Your goal :: Filter out all lines without the word "path" from the data below, please, and copy the rest.

[Stored data entries]
================
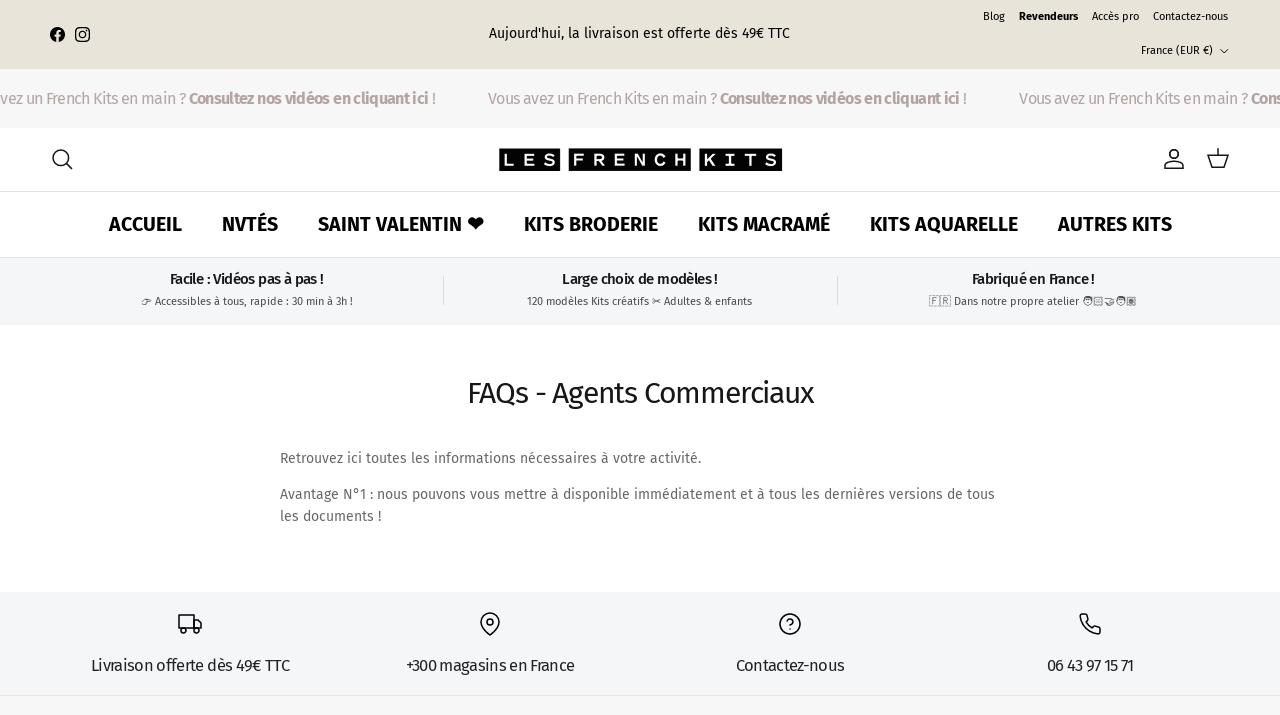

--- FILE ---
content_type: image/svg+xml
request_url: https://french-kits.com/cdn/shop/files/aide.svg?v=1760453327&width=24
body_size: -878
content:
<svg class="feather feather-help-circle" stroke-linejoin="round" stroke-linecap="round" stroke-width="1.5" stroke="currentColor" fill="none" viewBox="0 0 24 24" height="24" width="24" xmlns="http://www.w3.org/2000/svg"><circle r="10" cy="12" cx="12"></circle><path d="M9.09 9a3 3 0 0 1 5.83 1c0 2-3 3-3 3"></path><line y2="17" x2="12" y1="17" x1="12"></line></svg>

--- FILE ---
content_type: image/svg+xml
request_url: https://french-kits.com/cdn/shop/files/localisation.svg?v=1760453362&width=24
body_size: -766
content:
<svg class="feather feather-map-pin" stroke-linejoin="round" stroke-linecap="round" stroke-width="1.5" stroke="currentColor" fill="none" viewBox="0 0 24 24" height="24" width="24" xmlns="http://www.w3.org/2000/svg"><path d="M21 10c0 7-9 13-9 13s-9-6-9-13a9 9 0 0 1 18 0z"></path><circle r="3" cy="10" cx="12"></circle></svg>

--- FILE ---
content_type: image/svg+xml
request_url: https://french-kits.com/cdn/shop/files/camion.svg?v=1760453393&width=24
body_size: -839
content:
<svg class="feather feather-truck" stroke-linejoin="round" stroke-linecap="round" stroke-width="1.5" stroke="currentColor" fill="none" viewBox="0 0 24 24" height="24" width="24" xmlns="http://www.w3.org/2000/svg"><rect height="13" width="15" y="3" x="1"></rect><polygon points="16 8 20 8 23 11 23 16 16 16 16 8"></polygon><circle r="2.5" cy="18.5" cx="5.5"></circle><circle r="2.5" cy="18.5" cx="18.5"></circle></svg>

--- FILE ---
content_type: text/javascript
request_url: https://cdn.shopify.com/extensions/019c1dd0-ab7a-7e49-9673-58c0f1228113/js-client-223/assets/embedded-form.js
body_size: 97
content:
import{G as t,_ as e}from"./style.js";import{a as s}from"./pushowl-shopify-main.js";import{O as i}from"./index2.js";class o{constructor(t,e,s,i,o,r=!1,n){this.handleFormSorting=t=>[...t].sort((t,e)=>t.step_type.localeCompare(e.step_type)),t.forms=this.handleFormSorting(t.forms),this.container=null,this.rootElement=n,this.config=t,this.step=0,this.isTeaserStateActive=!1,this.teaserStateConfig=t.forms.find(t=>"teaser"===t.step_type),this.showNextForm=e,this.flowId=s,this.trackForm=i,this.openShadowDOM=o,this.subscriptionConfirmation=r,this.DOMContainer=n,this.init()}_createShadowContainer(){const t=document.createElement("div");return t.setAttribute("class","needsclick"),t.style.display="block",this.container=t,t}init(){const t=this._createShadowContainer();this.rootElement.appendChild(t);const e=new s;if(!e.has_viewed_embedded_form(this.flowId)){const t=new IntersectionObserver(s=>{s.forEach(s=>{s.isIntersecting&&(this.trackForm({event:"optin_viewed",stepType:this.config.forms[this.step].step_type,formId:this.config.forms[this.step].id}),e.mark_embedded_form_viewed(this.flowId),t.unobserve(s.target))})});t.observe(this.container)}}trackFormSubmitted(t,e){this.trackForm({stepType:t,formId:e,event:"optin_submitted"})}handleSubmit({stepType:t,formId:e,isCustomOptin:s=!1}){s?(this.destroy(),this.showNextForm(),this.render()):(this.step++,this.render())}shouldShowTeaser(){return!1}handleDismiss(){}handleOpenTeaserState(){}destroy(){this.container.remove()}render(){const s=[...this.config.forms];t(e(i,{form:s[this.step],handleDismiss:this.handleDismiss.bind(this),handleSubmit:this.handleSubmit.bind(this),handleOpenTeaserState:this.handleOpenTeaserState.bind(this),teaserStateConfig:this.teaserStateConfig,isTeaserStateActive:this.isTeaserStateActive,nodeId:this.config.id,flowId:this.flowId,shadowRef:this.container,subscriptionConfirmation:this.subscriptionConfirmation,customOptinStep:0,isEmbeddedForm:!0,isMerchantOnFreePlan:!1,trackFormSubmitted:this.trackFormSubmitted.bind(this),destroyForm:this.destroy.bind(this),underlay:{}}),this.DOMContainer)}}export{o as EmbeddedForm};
================
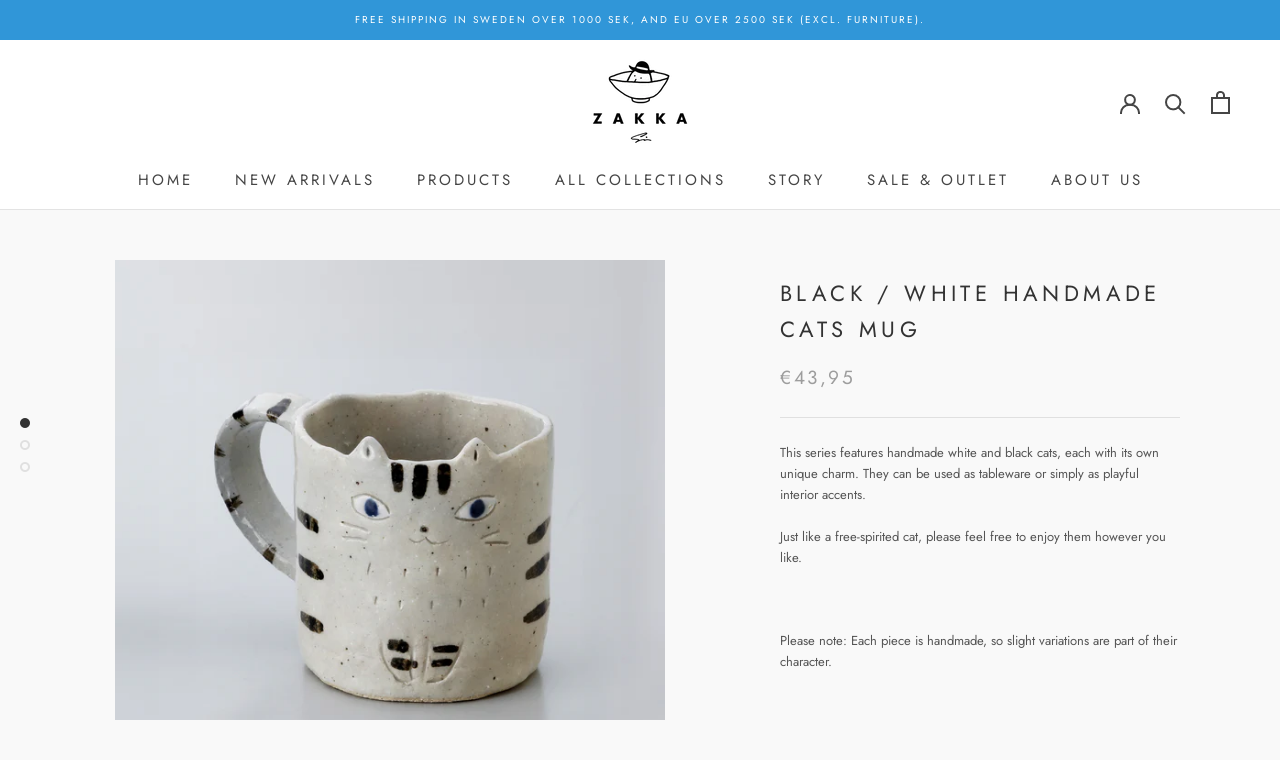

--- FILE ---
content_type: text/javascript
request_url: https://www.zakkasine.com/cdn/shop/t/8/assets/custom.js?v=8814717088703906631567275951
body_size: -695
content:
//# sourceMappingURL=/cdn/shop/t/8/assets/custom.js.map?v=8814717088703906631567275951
================
Solution ::
<svg class="feather feather-help-circle" stroke-linejoin="round" stroke-linecap="round" stroke-width="1.5" stroke="currentColor" fill="none" viewBox="0 0 24 24" height="24" width="24" xmlns="http://www.w3.org/2000/svg"><circle r="10" cy="12" cx="12"></circle><path d="M9.09 9a3 3 0 0 1 5.83 1c0 2-3 3-3 3"></path><line y2="17" x2="12" y1="17" x1="12"></line></svg>
<svg class="feather feather-map-pin" stroke-linejoin="round" stroke-linecap="round" stroke-width="1.5" stroke="currentColor" fill="none" viewBox="0 0 24 24" height="24" width="24" xmlns="http://www.w3.org/2000/svg"><path d="M21 10c0 7-9 13-9 13s-9-6-9-13a9 9 0 0 1 18 0z"></path><circle r="3" cy="10" cx="12"></circle></svg>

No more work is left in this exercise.